W: What are the main advantages and disadvantages of the trading approach?
AR: The main advantages of trading are that you can generate an income and a significantly higher return on your assets. Be prepared, as the downside is more acute, and the likelihood of losing the money invested is also significantly higher. This is why discipline is the number one determinant of success in the world of trading.
Also, generally speaking, trading is more stressful than investing, and this is because the leverage tends to be significantly higher in trading. So while an unlevered investor can take a recession pullback of say -20% to -40% in stocks, a levered trader could never take such a move. Yet leverage cuts both ways, investors will rarely have years where they make +100% returns on their capital, traders can do that in a month or even a week through successful use of leverage.
W: What are the main advantages and disadvantages of the investing approach?
AR: For investors, the main aim is income generation and wealth preservation on an inflation adjusted basis. The advantages of this is that there are a lot of tools, like ETFs, which an investor can use to diversify risk across geographies and asset classes at a very low cost.
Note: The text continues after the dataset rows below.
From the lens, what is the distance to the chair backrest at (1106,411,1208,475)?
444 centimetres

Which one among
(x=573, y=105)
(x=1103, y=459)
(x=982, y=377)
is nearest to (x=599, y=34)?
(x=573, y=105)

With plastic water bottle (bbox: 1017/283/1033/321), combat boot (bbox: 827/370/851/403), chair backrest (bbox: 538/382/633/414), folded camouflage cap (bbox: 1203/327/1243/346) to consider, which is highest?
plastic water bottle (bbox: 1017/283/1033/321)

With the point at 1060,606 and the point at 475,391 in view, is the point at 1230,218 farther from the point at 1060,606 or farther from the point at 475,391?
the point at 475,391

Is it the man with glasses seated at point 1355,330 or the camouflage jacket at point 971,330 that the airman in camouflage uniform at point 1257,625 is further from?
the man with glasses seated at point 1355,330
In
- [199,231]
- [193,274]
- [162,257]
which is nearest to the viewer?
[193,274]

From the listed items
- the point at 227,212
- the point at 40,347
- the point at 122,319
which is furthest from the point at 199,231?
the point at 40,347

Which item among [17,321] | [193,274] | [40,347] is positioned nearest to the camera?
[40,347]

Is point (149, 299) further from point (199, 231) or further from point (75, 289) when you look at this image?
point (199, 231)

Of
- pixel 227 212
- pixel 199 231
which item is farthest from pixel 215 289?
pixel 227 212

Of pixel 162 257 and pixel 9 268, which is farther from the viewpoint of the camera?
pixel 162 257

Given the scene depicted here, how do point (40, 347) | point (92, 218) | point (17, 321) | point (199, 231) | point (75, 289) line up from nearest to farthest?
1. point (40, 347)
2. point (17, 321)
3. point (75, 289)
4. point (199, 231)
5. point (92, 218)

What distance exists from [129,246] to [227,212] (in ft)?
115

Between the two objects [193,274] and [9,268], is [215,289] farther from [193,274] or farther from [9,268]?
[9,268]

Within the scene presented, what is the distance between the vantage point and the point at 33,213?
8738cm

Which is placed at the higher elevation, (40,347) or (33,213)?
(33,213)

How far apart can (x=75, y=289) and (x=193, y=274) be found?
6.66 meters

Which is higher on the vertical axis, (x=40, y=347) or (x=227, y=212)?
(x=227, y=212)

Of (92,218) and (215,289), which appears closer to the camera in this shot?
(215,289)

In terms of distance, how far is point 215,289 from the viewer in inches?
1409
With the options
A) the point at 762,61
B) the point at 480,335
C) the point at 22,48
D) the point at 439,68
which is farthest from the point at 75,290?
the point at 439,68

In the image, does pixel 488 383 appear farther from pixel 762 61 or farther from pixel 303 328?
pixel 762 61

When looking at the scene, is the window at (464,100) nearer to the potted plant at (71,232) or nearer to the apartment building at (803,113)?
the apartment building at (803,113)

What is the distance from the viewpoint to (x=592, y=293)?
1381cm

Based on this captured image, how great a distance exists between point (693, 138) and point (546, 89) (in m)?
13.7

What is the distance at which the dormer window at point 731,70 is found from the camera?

The other huge advantage that investors have over traders is time – in the long-term, fundamentals and facts tend to come to fruition. In the short-term, there is a lot of noise, that can lead one to be shaken out of a position or view that later plays out. So while an unlevered investor can take a recession pullback of say -20 to -40% in stocks, a levered trader could never take such a move. Yet leverage cuts both ways, investors will rarely have years where they make +100% returns on their capital, traders can do that in a month or even a week through successful use of leverage.